## What is being asked
Write out all of the lines below, exactly and completely.
***
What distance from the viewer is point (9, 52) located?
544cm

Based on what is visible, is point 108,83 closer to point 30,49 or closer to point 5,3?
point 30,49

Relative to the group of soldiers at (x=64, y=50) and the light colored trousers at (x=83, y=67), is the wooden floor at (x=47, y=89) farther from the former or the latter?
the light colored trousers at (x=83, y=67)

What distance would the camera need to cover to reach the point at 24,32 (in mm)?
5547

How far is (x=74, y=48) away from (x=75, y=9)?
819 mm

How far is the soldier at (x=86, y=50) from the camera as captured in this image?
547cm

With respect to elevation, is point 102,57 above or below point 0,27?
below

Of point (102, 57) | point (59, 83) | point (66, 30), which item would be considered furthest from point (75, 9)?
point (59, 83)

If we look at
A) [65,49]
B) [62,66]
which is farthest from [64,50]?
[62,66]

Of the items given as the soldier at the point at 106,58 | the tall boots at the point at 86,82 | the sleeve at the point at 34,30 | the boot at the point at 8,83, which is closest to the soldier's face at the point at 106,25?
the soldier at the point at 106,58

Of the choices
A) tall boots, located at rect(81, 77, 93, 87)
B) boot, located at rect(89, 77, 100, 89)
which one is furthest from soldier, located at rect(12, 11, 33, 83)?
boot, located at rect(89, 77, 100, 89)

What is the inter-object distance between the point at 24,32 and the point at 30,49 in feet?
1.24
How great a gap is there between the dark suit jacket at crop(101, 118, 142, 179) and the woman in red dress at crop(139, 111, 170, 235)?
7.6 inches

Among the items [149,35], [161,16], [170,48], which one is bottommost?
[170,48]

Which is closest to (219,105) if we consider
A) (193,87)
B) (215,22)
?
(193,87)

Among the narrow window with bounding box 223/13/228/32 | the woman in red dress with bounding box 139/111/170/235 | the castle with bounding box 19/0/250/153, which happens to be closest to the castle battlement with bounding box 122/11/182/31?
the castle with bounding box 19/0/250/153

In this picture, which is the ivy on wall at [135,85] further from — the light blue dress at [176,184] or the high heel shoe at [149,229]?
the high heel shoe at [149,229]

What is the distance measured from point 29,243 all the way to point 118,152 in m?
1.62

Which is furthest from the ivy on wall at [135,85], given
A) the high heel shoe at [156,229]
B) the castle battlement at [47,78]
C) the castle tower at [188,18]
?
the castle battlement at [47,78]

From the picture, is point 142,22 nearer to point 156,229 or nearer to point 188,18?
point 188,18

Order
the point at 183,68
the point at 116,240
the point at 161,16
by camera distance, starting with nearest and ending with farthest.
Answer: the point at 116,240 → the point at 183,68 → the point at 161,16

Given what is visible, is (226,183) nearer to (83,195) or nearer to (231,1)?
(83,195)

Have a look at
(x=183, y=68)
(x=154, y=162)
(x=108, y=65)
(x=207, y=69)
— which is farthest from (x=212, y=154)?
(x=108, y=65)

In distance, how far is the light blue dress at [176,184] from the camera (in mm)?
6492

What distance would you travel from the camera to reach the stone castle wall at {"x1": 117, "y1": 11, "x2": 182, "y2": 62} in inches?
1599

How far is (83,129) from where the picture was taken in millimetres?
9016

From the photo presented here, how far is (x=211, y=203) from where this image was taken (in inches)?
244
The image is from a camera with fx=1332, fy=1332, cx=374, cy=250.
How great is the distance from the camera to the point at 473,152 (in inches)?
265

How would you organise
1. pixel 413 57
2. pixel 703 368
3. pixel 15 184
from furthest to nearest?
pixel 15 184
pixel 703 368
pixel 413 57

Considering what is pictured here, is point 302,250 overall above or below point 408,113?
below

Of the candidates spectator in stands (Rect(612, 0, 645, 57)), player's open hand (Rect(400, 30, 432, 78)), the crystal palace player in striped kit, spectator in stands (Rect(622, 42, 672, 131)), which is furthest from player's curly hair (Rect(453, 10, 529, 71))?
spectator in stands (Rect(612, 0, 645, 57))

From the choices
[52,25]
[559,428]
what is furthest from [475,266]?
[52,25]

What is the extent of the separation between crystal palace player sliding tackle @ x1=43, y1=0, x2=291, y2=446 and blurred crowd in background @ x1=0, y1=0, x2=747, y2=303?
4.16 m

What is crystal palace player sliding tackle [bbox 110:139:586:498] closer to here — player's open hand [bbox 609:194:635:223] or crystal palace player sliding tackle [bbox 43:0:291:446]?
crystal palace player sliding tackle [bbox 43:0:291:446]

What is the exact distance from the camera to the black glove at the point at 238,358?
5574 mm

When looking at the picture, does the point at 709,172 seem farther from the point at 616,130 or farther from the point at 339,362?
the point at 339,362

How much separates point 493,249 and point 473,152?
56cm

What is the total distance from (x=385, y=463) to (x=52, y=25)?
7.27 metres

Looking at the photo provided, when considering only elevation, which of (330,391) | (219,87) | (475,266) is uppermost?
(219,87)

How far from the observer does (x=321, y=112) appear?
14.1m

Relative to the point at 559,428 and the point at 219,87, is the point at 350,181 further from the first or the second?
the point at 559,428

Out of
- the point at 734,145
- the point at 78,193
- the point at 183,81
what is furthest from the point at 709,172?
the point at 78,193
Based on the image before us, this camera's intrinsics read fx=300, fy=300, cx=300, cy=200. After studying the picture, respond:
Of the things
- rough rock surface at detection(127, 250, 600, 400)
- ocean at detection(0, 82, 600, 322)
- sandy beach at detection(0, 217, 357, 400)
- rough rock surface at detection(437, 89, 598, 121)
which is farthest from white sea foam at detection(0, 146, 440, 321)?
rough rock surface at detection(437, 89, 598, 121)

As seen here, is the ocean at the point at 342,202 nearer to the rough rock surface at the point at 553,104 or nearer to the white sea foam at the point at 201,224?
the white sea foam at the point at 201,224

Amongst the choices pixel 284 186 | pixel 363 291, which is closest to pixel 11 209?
***
## Full solution
What distance from the viewer is point (9, 52) located?
544cm

Based on what is visible, is point 108,83 closer to point 30,49 or closer to point 5,3?
point 30,49

Relative to the group of soldiers at (x=64, y=50) and the light colored trousers at (x=83, y=67), is the wooden floor at (x=47, y=89) farther from the former or the latter?
the light colored trousers at (x=83, y=67)

What distance would the camera need to cover to reach the point at 24,32 (in mm)?
5547

How far is (x=74, y=48) away from (x=75, y=9)?
819 mm

How far is the soldier at (x=86, y=50) from the camera as captured in this image?
547cm

With respect to elevation, is point 102,57 above or below point 0,27?
below

Of point (102, 57) | point (59, 83) | point (66, 30), which item would be considered furthest from point (75, 9)?
point (59, 83)

If we look at
A) [65,49]
B) [62,66]
which is farthest from [64,50]?
[62,66]

Of the items given as the soldier at the point at 106,58 | the tall boots at the point at 86,82 | the sleeve at the point at 34,30 | the boot at the point at 8,83, which is closest to the soldier's face at the point at 106,25?
the soldier at the point at 106,58

Of the choices
A) tall boots, located at rect(81, 77, 93, 87)
B) boot, located at rect(89, 77, 100, 89)
which one is furthest from soldier, located at rect(12, 11, 33, 83)?
boot, located at rect(89, 77, 100, 89)

What is the inter-object distance between the point at 24,32 and the point at 30,49 in feet?
1.24
How great a gap is there between the dark suit jacket at crop(101, 118, 142, 179) and the woman in red dress at crop(139, 111, 170, 235)?
7.6 inches

Among the items [149,35], [161,16], [170,48], which one is bottommost?
[170,48]

Which is closest to (219,105) if we consider
A) (193,87)
B) (215,22)
?
(193,87)

Among the narrow window with bounding box 223/13/228/32 | the woman in red dress with bounding box 139/111/170/235 | the castle with bounding box 19/0/250/153, which happens to be closest to the castle battlement with bounding box 122/11/182/31?
the castle with bounding box 19/0/250/153

In this picture, which is the ivy on wall at [135,85] further from — the light blue dress at [176,184] or the high heel shoe at [149,229]?
the high heel shoe at [149,229]

What is the distance measured from point 29,243 all the way to point 118,152 in m?
1.62

Which is furthest from the ivy on wall at [135,85], given
A) the high heel shoe at [156,229]
B) the castle battlement at [47,78]
C) the castle tower at [188,18]
?
the castle battlement at [47,78]

From the picture, is point 142,22 nearer to point 156,229 or nearer to point 188,18?
point 188,18

Order
the point at 183,68
the point at 116,240
the point at 161,16
by camera distance, starting with nearest and ending with farthest.
Answer: the point at 116,240 → the point at 183,68 → the point at 161,16

Given what is visible, is (226,183) nearer to (83,195) or nearer to (231,1)?
(83,195)

Have a look at
(x=183, y=68)
(x=154, y=162)
(x=108, y=65)
(x=207, y=69)
— which is farthest from (x=212, y=154)?
(x=108, y=65)

In distance, how far is the light blue dress at [176,184] from the camera (in mm)?
6492

What distance would you travel from the camera to reach the stone castle wall at {"x1": 117, "y1": 11, "x2": 182, "y2": 62} in inches?
1599

How far is (83,129) from where the picture was taken in millimetres?
9016

From the photo presented here, how far is (x=211, y=203) from where this image was taken (in inches)?
244
The image is from a camera with fx=1332, fy=1332, cx=374, cy=250.
How great is the distance from the camera to the point at 473,152 (in inches)?
265

How would you organise
1. pixel 413 57
2. pixel 703 368
3. pixel 15 184
from furthest to nearest?
pixel 15 184
pixel 703 368
pixel 413 57

Considering what is pictured here, is point 302,250 overall above or below point 408,113?
below

Of the candidates spectator in stands (Rect(612, 0, 645, 57)), player's open hand (Rect(400, 30, 432, 78)), the crystal palace player in striped kit, spectator in stands (Rect(622, 42, 672, 131)), which is furthest from player's curly hair (Rect(453, 10, 529, 71))?
spectator in stands (Rect(612, 0, 645, 57))

From the choices
[52,25]
[559,428]
what is furthest from [475,266]?
[52,25]

What is the extent of the separation between crystal palace player sliding tackle @ x1=43, y1=0, x2=291, y2=446 and blurred crowd in background @ x1=0, y1=0, x2=747, y2=303?
4.16 m

What is crystal palace player sliding tackle [bbox 110:139:586:498] closer to here — player's open hand [bbox 609:194:635:223] or crystal palace player sliding tackle [bbox 43:0:291:446]?
crystal palace player sliding tackle [bbox 43:0:291:446]

What is the exact distance from the camera to the black glove at the point at 238,358?
5574 mm

When looking at the picture, does the point at 709,172 seem farther from the point at 616,130 or farther from the point at 339,362?
the point at 339,362

How much separates point 493,249 and point 473,152?
56cm

What is the total distance from (x=385, y=463) to (x=52, y=25)?
7.27 metres

Looking at the photo provided, when considering only elevation, which of (330,391) | (219,87) | (475,266) is uppermost?
(219,87)

How far from the observer does (x=321, y=112) appear?
14.1m

Relative to the point at 559,428 and the point at 219,87, is the point at 350,181 further from the first or the second?
the point at 559,428

Out of
- the point at 734,145
- the point at 78,193
- the point at 183,81
what is furthest from the point at 709,172?
the point at 78,193
Based on the image before us, this camera's intrinsics read fx=300, fy=300, cx=300, cy=200. After studying the picture, respond:
Of the things
- rough rock surface at detection(127, 250, 600, 400)
- ocean at detection(0, 82, 600, 322)
- sandy beach at detection(0, 217, 357, 400)
- rough rock surface at detection(437, 89, 598, 121)
which is farthest from white sea foam at detection(0, 146, 440, 321)?
rough rock surface at detection(437, 89, 598, 121)

As seen here, is the ocean at the point at 342,202 nearer to the rough rock surface at the point at 553,104 or nearer to the white sea foam at the point at 201,224?
the white sea foam at the point at 201,224

Amongst the choices pixel 284 186 | pixel 363 291, which is closest to pixel 11 209?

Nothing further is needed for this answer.